6. The mobile phone numbers are combinations of ten digits, 0 to 9. An observer analysed the mobile numbers in the contact list of his/her mobile phone and prepared a frequency distribution table of the digits (0 to 9), as given ahead:
Digit Frequency
0 99
1 100
2 82
3 65
4 50
5 77
6 88
7 57
8 82
9 80
From the observed data (given above), she/he wants to test whether the digits occur with same frequency or not. (Given: $\alpha = 0.05$ , $\chi^2_9(0.05) = 16.918$ ). (5 marks)

Digit	Frequency
0	99
1	100
2	82
3	65
4	50
5	77
6	88
7	57
8	82
9	80

The null hypothesis is that the digits occur with the same frequency.
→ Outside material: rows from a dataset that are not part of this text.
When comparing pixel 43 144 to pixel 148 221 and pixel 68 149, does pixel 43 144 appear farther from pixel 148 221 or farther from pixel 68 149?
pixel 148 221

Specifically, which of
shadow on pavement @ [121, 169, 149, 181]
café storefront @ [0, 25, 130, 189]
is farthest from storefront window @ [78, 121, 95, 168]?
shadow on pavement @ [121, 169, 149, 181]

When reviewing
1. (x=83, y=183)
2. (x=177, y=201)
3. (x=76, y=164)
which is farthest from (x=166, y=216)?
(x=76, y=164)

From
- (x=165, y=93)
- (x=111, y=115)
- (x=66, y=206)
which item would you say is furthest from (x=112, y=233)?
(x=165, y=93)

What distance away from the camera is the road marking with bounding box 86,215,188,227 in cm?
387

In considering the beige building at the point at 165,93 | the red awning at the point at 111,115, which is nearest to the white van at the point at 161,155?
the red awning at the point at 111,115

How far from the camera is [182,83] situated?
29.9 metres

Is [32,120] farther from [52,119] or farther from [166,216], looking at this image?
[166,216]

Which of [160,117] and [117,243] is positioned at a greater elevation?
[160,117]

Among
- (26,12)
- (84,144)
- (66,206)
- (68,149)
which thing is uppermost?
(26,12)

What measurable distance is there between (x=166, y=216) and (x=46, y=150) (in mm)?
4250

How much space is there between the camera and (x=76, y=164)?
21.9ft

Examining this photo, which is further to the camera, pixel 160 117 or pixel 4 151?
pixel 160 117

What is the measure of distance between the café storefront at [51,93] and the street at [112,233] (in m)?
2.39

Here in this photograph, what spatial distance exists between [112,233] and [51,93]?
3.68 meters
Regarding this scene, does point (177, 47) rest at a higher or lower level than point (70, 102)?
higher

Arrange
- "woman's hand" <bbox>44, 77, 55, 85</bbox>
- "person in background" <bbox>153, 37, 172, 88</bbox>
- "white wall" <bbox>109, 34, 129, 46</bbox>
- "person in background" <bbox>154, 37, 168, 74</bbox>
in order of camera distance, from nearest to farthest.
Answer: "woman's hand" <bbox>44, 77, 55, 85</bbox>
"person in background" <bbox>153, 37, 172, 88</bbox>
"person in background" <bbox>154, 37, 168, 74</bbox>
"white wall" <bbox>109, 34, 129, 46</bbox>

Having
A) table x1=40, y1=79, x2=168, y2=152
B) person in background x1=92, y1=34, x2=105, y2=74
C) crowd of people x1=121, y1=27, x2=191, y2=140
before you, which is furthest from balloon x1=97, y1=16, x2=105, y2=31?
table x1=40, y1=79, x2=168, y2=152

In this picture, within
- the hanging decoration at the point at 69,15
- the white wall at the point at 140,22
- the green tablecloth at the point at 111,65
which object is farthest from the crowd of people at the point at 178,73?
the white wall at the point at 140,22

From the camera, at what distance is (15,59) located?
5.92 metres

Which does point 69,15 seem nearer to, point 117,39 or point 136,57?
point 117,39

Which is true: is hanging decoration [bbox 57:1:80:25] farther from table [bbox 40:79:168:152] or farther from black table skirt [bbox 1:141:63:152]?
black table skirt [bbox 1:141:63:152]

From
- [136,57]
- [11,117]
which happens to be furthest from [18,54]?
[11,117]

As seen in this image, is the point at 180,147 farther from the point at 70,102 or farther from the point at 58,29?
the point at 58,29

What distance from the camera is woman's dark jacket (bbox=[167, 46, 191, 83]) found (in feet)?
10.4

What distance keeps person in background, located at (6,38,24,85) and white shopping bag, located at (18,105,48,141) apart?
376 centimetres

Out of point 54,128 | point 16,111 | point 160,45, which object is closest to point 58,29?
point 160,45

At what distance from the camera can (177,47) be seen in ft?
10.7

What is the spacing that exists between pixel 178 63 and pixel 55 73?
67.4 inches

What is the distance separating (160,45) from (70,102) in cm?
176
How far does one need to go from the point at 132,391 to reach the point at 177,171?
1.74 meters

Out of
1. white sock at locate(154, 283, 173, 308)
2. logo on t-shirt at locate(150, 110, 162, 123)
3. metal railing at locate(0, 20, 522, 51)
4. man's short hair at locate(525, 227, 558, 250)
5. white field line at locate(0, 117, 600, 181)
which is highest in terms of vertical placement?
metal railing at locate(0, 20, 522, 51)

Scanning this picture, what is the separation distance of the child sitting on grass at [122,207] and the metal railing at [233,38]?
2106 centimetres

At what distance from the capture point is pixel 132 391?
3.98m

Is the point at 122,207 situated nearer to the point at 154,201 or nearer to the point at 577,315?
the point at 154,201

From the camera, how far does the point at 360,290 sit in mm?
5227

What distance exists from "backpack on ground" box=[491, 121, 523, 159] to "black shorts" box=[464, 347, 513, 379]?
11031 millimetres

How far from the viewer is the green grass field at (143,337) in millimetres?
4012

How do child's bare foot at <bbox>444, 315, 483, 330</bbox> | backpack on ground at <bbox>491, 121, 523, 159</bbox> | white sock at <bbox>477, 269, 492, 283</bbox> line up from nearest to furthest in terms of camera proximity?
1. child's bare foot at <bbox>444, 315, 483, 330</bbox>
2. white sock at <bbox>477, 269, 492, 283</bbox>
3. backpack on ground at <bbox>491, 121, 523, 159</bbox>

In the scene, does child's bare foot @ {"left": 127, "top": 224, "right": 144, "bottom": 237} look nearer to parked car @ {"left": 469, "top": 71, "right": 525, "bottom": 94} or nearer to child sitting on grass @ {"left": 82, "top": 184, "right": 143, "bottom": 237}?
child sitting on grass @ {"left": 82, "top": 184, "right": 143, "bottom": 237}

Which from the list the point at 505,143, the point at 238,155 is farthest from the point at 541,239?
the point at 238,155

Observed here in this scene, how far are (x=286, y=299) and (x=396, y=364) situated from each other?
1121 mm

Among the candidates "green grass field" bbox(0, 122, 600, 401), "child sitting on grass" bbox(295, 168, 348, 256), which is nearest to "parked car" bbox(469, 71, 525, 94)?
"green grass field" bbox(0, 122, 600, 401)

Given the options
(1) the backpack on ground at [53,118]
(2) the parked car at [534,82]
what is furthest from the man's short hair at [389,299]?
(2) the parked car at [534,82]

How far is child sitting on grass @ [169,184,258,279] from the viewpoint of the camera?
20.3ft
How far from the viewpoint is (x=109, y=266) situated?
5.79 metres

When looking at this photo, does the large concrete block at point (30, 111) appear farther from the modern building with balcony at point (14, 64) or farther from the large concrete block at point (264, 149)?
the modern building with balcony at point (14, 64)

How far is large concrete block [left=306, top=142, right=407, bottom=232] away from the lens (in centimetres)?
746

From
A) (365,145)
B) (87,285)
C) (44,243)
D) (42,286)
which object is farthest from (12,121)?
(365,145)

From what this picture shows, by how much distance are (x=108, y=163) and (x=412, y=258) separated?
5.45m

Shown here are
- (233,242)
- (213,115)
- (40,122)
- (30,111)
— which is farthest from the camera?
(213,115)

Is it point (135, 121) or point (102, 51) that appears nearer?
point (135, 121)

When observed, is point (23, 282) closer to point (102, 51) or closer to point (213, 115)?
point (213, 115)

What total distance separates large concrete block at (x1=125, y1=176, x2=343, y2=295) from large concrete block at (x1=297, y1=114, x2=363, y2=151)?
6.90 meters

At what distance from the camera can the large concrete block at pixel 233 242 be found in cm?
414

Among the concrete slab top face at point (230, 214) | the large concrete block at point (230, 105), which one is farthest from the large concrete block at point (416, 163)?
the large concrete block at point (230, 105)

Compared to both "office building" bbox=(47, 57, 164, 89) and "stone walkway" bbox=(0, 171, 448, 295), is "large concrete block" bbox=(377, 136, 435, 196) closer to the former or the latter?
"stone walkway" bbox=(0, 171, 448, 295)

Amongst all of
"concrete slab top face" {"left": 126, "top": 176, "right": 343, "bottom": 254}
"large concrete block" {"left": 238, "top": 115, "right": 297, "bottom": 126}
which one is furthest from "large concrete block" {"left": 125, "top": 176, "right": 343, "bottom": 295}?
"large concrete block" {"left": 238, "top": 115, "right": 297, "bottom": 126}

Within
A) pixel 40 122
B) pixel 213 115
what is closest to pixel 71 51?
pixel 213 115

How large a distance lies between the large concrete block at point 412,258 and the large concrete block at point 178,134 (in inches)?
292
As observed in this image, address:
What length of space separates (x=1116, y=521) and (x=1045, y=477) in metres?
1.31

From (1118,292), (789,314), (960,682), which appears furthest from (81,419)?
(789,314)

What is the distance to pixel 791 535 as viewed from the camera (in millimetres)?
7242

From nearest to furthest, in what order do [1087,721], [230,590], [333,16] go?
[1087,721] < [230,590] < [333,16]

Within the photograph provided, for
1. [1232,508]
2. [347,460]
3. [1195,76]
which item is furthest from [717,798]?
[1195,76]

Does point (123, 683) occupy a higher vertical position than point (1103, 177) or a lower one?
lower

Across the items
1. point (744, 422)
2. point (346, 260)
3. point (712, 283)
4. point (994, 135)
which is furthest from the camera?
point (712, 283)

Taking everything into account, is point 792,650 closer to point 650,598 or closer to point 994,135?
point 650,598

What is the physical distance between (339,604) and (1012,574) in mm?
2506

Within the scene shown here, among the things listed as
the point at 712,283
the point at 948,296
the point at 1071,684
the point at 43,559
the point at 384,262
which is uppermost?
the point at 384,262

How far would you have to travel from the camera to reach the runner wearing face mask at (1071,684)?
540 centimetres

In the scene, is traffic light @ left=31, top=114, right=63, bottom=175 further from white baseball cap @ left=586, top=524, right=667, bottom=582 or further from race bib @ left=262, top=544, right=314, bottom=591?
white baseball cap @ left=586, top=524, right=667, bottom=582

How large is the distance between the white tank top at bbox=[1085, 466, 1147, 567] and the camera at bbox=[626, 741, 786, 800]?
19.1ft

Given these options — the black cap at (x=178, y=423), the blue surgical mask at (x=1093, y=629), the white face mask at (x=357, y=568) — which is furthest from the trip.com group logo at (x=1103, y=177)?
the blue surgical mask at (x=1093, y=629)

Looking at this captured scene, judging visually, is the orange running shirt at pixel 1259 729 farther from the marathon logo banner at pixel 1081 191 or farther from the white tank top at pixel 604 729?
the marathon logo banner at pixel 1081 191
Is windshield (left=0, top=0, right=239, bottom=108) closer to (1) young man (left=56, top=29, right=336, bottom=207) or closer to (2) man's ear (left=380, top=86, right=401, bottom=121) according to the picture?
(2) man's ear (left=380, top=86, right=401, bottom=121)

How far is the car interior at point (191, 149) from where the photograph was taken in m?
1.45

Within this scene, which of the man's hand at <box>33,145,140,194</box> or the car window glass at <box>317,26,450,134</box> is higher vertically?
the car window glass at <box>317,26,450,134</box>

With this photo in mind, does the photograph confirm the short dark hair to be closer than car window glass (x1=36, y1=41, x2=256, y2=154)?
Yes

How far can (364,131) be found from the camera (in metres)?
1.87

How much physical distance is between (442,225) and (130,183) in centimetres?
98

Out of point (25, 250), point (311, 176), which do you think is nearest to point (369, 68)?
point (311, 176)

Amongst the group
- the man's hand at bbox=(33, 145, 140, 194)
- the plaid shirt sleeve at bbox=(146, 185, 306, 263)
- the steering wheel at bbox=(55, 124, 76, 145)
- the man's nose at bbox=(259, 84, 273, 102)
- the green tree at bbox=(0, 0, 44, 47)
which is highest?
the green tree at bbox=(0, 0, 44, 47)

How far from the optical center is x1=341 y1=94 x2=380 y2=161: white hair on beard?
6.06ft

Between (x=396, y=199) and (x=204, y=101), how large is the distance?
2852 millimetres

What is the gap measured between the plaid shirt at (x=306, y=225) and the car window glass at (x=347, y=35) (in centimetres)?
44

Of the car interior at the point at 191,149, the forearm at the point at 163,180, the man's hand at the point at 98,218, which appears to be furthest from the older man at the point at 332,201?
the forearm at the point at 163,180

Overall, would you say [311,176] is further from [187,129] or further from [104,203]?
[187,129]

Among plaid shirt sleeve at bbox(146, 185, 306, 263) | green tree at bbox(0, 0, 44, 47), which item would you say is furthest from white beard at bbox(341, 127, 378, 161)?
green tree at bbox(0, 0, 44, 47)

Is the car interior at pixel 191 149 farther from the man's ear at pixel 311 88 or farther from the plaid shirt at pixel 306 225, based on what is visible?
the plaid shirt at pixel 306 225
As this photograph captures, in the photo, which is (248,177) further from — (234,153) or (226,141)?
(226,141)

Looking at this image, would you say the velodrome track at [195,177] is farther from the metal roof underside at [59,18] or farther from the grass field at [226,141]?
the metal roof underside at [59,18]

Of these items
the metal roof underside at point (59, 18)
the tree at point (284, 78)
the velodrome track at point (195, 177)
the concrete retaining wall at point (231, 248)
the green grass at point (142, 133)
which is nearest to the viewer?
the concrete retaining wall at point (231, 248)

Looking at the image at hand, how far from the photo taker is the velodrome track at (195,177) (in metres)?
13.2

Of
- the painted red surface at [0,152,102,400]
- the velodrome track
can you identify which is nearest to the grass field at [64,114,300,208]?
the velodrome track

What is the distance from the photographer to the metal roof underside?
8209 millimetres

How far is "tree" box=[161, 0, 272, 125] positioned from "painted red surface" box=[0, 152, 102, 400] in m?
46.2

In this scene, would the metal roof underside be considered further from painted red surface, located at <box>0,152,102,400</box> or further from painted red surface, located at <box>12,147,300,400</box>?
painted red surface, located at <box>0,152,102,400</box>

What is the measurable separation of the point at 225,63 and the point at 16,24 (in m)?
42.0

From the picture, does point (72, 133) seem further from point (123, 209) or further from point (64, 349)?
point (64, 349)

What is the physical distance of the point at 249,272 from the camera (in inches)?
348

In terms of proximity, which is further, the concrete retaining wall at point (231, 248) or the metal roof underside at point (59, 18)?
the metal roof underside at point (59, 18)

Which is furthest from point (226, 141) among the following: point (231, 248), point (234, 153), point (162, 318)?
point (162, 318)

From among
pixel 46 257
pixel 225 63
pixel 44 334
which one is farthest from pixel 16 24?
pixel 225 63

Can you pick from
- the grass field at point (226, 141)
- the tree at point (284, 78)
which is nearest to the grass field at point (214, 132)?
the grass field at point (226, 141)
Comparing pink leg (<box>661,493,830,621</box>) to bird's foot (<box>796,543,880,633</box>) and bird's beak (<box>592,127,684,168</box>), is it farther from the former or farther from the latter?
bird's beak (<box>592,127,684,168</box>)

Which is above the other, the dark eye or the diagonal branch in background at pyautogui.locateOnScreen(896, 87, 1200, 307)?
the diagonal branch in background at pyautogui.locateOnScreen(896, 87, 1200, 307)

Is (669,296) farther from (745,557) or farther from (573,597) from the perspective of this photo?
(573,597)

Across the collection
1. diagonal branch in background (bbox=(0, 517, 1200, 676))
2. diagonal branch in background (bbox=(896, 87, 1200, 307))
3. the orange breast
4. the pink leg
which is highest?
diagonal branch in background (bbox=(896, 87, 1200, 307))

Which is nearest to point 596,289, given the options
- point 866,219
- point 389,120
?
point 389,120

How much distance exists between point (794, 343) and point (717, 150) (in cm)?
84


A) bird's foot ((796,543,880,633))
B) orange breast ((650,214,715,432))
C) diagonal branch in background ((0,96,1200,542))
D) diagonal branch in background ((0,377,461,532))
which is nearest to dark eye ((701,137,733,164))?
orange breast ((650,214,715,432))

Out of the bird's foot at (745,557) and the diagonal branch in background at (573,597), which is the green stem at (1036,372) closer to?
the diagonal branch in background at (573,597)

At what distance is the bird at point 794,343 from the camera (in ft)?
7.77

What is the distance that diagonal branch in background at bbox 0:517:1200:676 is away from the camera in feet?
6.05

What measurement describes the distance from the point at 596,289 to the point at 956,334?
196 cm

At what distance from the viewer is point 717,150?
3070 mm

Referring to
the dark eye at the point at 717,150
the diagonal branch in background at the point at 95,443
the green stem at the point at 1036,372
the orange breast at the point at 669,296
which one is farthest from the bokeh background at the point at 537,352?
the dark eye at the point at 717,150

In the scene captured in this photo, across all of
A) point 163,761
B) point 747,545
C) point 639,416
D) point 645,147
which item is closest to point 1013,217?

We use the chi-square test for goodness of fit:
$\chi^2 = \sum \frac{(O_i - E_i)^2}{E_i}$

Where:
$O_i$ = Observed frequency
$E_i$ = Expected frequency

For each digit, if they occur with the same frequency, the expected frequency $E_i = \frac{800}{10} = 80$

Calculating the chi-square value:
$\chi^2 = \frac{(99 - 80)^2}{80} + \frac{(100 - 80)^2}{80} + \frac{(82 - 80)^2}{80} + \frac{(65 - 80)^2}{80} + \frac{(50 - 80)^2}{80} + \frac{(77 - 80)^2}{80} + \frac{(88 - 80)^2}{80} + \frac{(57 - 80)^2}{80} + \frac{(82 - 80)^2}{80} + \frac{(80 - 80)^2}{80}$

Calculating each term:
$\chi^2 = \frac{(19)^2}{80} + \frac{(20)^2}{80} + \frac{(2)^2}{80} + \frac{(-15)^2}{80} + \frac{(-30)^2}{80} + \frac{(-3)^2}{80} + \frac{(8)^2}{80} + \frac{(-23)^2}{80} + \frac{(2)^2}{80} + \frac{(0)^2}{80}$
$\chi^2 = \frac{361}{80} + \frac{400}{80} + \frac{4}{80} + \frac{225}{80} + \frac{900}{80} + \frac{9}{80} + \frac{64}{80} + \frac{529}{80} + \frac{4}{80} + \frac{0}{80}$
$\chi^2 = 4.5125 + 5 + 0.05 + 2.8125 + 11.25 + 0.1125 + 0.8 + 6.6125 + 0.05 + 0$
$\chi^2 = 31.2$

Since $\chi^2 = 31.2$ is greater than $\chi^2_9(0.05) = 16.918$ , we reject the null hypothesis.
Hence, the digits do not occur with the same frequency.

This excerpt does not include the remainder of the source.